More on Burial of Parents

Thanks to Professor David Whitehead, here are some more passages on the Athenian law requiring children to perform funeral rites for parents.

Aeschines 1.13-14 (tr. Charles Darwin Adams):
At any rate the law says explicitly: if any boy is let out for hire as a prostitute, whether it be by father or brother or uncle or guardian, or by any one else who has control of him, prosecution is not to he against the boy himself, but against the man who let him out for hire and the man who hired him; against the one because he let him out for hire, and against the other, it says, because he hired him. And the law has made the penalties for both offenders the same. Moreover the law frees a son, when he has become a man, from all obligation to support or to furnish a home to a father by whom he has been hired out for prostitution; but when the father is dead, the son is to bury him and perform the other customary rites.

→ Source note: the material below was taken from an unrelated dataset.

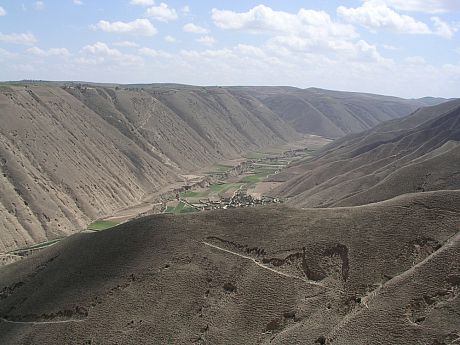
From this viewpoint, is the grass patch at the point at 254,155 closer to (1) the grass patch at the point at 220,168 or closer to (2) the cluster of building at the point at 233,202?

See, gentlemen, how admirably this legislation fits the case; so long as the father is alive he is deprived of all the benefits of fatherhood, precisely as he deprived his son of a citizen's right to speak; but when he is dead, and unconscious of the service that is being rendered him, and when it is the law and religion that receive the honor, then at last the lawgiver commands the son to bury him and perform the other customary rites.

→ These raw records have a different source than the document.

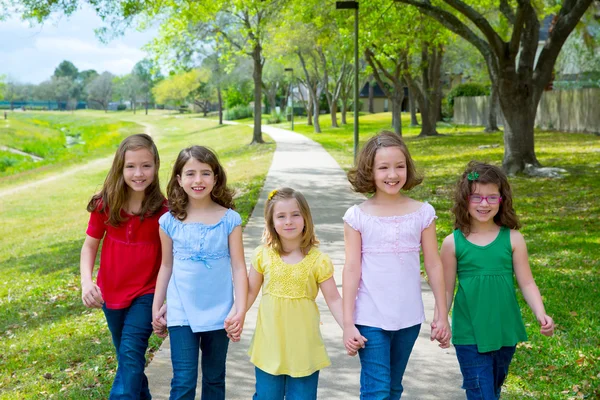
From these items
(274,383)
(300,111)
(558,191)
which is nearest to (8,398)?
(274,383)

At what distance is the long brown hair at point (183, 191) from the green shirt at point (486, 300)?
4.20 feet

Lysias 31.21 (tr. W.R.M. Lamb):
She demurred to committing herself to his care after her death, but as she had confidence in Antiphanes, who was no connection of hers, she gave him three minae of silver for her burial, ignoring this man, who was her own son. Obviously, of course, she was convinced that he would not perform the last duties even on the ground of his relationship.

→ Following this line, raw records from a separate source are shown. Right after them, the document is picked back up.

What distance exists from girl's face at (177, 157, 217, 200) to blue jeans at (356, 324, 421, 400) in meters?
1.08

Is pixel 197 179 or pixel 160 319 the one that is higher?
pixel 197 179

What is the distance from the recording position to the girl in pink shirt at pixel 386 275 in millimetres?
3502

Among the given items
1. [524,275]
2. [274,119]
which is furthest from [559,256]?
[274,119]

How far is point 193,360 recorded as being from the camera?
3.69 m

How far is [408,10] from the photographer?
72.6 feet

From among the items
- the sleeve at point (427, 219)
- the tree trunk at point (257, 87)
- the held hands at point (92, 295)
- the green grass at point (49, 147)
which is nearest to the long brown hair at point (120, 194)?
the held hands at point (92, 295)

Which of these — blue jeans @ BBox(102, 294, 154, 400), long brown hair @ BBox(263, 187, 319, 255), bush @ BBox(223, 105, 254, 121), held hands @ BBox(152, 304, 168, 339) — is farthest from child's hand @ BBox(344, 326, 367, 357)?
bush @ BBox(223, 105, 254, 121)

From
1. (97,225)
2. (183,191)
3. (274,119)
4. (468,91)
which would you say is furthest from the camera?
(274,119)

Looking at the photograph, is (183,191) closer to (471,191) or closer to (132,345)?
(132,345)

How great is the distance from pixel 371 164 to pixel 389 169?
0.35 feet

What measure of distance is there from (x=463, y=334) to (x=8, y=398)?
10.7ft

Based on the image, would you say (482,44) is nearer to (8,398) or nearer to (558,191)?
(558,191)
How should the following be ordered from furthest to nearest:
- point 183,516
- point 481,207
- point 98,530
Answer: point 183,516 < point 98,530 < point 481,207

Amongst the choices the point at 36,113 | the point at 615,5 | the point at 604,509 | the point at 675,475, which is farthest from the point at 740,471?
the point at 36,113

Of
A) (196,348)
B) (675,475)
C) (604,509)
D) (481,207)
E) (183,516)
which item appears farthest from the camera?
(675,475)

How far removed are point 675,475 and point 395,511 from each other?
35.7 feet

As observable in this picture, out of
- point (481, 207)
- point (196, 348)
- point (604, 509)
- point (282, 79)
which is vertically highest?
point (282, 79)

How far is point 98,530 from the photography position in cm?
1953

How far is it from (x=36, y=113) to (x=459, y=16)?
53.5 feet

Demosthenes 57.70 (tr. Norman W. DeWitt):
Furthermore, men of the jury, when you question the nine archons, you ask whether they act dutifully toward their parents. I for my part am left without a father, but for my mother's sake I beg and beseech you so to settle this trial as to restore to me the right to bury her in our ancestral tomb. Do not deny me this; do not make me a man without a country; do not cut me off from such a host of relatives, and bring me to utter ruin. Rather than abandon them, if it prove impossible for them to save me, I will kill myself, that at least I may be buried by them in my country.
Lycurgus 1.147 (tr. J.O. Burtt):
He is guilty too of injuring his forbears, for he effaced their memorials and deprived them of their rites, and guilty of desertion and refusal to serve, since he did not submit his person to the leaders for enrollment.
Dinarchus 2.8 (tr. J.O. Burtt):
You must all have often heard that, when Aristogiton's father Cydimachus was condemned to death and fled from the city, this admirable son allowed his own father to lack the bare necessities of life, while he survived, and do without a proper burial when he died: a fact for which evidence was often brought against him.
Dinarchus 2.18 (tr. J.O. Burtt):
Aristogiton could not claim one of these qualifications for himself. So far from treating his parents well this man has ill-treated his own father. When you were all serving in the army he was in prison; and, far from being able to point to any memorial of his father, Athenians, he did not give him a proper funeral even in Eretria where he died.

J.O. Burtt, in his note on Dinarchus 2.18, also cites Demosthenes 25.54 (tr. A.T. Murray):
Not content with abandoning his father in prison when he quitted Eretria, as you have heard from Phaedrus, this unnatural ruffian refused to bury him when he died, and would not refund the expenses to those who did bury him, but actually brought a law-suit against them.